Votre sentiment sur la nécessité de parler une langue étrangère (au moins)

Il faut avant tout préciser que 100% des répondants à l’enquête pratiquent au moins une langue étrangère. Probablement que les autres n’ont pas jugé utile de répondre… il faut en tenir compte dans les éventuelles analyses qu’on peut tirer de ces résultats.

90.9% des répondants pensent  que le fait de parler une langue étrangère soit indispensable aux achats. Mais « seulement » 66.67% ont le sentiment que cela s’est révélé déterminant dans leur recrutement. Cet écart s’explique naturellement : dans la mesure où la pratique d’une langue étrangère est indispensable, cela devient donc un critère minimum requis, et il devient moins déterminant dans la sélection finale.

 

Quelle langue parler ?

Un peu plus de 98% des répondants pensent que l’on ne pourrait pas se passer de l’anglais aux achats. C’est on ne peut plus clair. C’est tellement le cas d’ailleurs que 95.24% pensent que la pratique, même superficielle, d'une langue moins courante en occident (roumain, chinois, russe, turc...) peut représenter un atout sur le marché de l'emploi, devenant un élément important de différenciation.

90.90% des répondants maîtrisent suffisamment une langue étrangère pour négocier dans celle-ci.

Quelles langues sont parlées aux achats ?


  

Il faut lire ce tableau comme une succession de poupées russes. Les 2% pratiquant 6 langues étrangères faisant partie des 4.5% en pratiquant au moins 5… etc.

 

On peut voir que plus de 45% des répondants parlent au moins 2 langues étrangères.

On voit dans le tableau suivant que tous les répondants parlent anglais. Cela signifie que pour ceux qui ne parlent qu’une langue, il s’agit de l’anglais. Viennent ensuite, dans l’ordre, l’allemand, l’espagnol, l’italien, l’arabe et le russe. Sont cités de manière très marginale le néerlandais, le luxembourgeois et le tchèque. La grande absente est le chinois qui pourtant est suggérée plus loin comme langue importante.

A la question, un peu provocatrice, quant à si vous seriez plutôt favorable à une langue des affaires qui serait "neutre", du genre de l'espéranto, 13% des répondants ont répondu oui… 

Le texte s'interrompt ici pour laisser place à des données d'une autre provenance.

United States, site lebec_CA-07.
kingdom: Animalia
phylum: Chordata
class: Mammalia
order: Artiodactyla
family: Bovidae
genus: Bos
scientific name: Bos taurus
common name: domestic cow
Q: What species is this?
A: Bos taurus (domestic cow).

Et s'il ne devait y avoir qu'une seule langue à connaître, pour pouvoir faire face à pratiquement toutes les situations ou vous vous trouvez en tant qu'acheteur professionnel, sans aucune conteste c’est l’anglais à 95% qui est mentionné, avec tout de même, en guise de clin d’œil, 3% pour le Mandarin, langue officielle chinoise...

 

Le graphique suivant nous montre le niveau de maîtrise pour les langues pratiquées, selon leur ordre de citation. On peut voir que le niveau de maîtrise se dégrade progressivement  dès la seconde langue. Petite particularité surprenante : la langue 4 qui est plus maîtrisée à l’écrit qu’à l’oral ou à la lecture. Cela semble à priori paradoxal et n’est pas expliqué.

 

 

Où avez vous appris cette langue étrangère ?

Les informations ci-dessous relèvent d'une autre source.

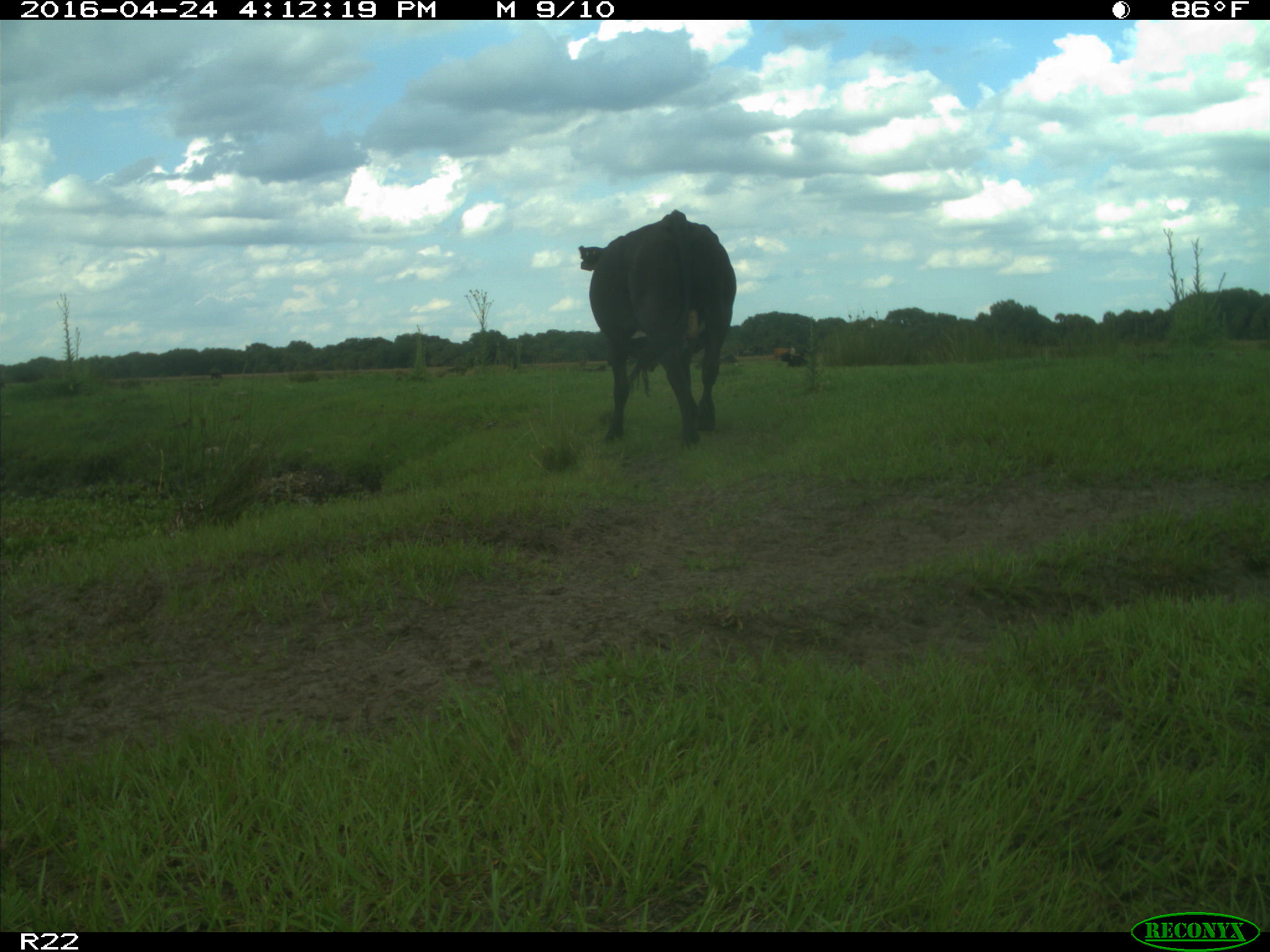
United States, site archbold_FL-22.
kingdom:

 C’est en grande majorité sur les bancs de l’école que vous avez appris à parler une langue étrangère au moins. Vous avez complété cette connaissance par d’autres langues apprises sur le lieu de travail ou en formation continue. La langue maternelle n’est pas le plus souvent une langue à forte pratique, et reste très marginale.

 

 

On voit ainsi que, dans les fonctions achats ou appro, la langue incontournable et incontournée et sans conteste l’anglais. Qu’il faudrait pratiquer une deuxième langue du tiercé de tête (allemand et espagnol) et, idéalement, une langue moins courante.

Le choix de cette dernière dépendant de vos origines, de vos affinités culturelles, ou de vos cibles (la plus porteuse en ce moment étant la Chine, il ne faut pas négliger le portugais et le russe).